Sunday, December 18, 2016

begining in July

     If memory serves it was in 1990. That was the year Operation Desert Storm/Desert Shield began. I was stationed aboard the USS Nitro AE-23 out of Earl, New Jersey. It was sometime just before Thanksgiving. I had, along with about two hundred or so shipmates, made plans for the holiday season. Some would go home for Thanksgiving and others would go for Christmas. Not everyone gets to go to both so you put in your request and hope for the best. I believe I was looking forward to being home for Christmas. And being home for Christmas at that time meant, being in port, in the United States ! There was no skype, no cell phones, no internet. You needed a landline to stay in touch with the folks at home, or a post office ! I can't say with certainty that I had leave for Christmas. What I can say for sure is I remember getting the word, all leave is canceled. We would be leaving before Thanksgiving for the Persian gulf and if all went well we would return for the fourth of July. We had been ordered to deploy within the week.
 The pace definitely picked up in board the ship. We had lots to do to get ready. We had to transition from in port, making repairs and relaxing a bit to full on get ready ! Everything else is canceled.

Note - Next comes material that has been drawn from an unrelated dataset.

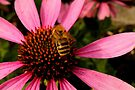 Flower Love to Bee by Jo Nijenhuis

Whatever you were planning to do, forget it ! Tell the wife and children goodbye. It came as quite a shock. Yes, we knew what was going on but didn't think we would be deployed. I mean, it wasn't a real war or anything. Why did they need an ammo ship ? We weren't made aware of what was to follow. The bombardment, from Naval forces, was intense. It was our job to supply the ammo and to a lesser degree fuel. You see the USS Nitro AE-23 had the capability to do both. For a short period of time we did so, day and night in support.
 It hard to believe that was twenty seven years ago. I don't remember a whole lot about it. It was just another cruise in a long line of cruises. It was different in one regard, this time someone might be shooting at us. I hadn't been in that situation before. Fortunately it never really happened. We were off shore, safe from attack. As it turned out Iran had nothing to really threaten us. The closest we came was transiting the straights of Hormuz. A scud missile could have reached us while in that ditch but none was fired in our direction. At least none I am aware of. It was during this cruise that I crossed the equator and became a shellback. We also transited the Suez canal and I received my Suez Safari certificate. Did you know you can see the pyramids from the canal ? I did and saw camels too. That's as close to a Christmas scene I got that year.
  The Christmas of '90 wasn't the first one I was deployed for. It happens all the time. The luck of the draw really. Ships are on a rotation and when it is your turn, it's your turn. But, things happen and the rotation changes. Other ships break down, or a conflict erupts. As we said in the Navy. " **it happens. " And it always happens to this ship. You do what needs to be done. We decorated the ship for Christmas and had a dinner. We got mail and our " presents " from home. As I remember it we did make it back for the 4th of July. My wife and children were on the pier waiting. It was a tremendous homecoming, flags waving and everything. The only time I remember that happening. Usually the families would be there to greet the returning ship, but it was rather routine. This wasn't routine, we were back from a conflict. The closet thing I experienced to returning from war. I had been off the coast of Vietnam back in '72 but this was different. When I came back from there no one was waiting on the pier. In fact when I returned from Desert Storm/Desert Shield it was the first time I ever had anyone waiting on the pier for me. That is what I remember more than anything else. That was Thanksgiving, Christmas and New Years all rolled into one for me. 1991 began in July.
 That wasn't to be my last cruise. I would have to think pretty hard to remember the others following that. Each one is just a cruise to me. My wife and kids were there to met me a few more times, that much I am certain of. When I retired I was on shore duty. When the ceremony is over they " pipe " you ashore. In my situation is was strictly ceremonial but I have seen old sailors " piped " ashore from their last ship. I remember clearly hearing that bos'n pipe for the last time. My wife and children were there for that. I remember feeling a little nostalgic, I would miss the people, but my wife was on my arm and we were going ashore. Never again would I be deployed for Christmas or anything else.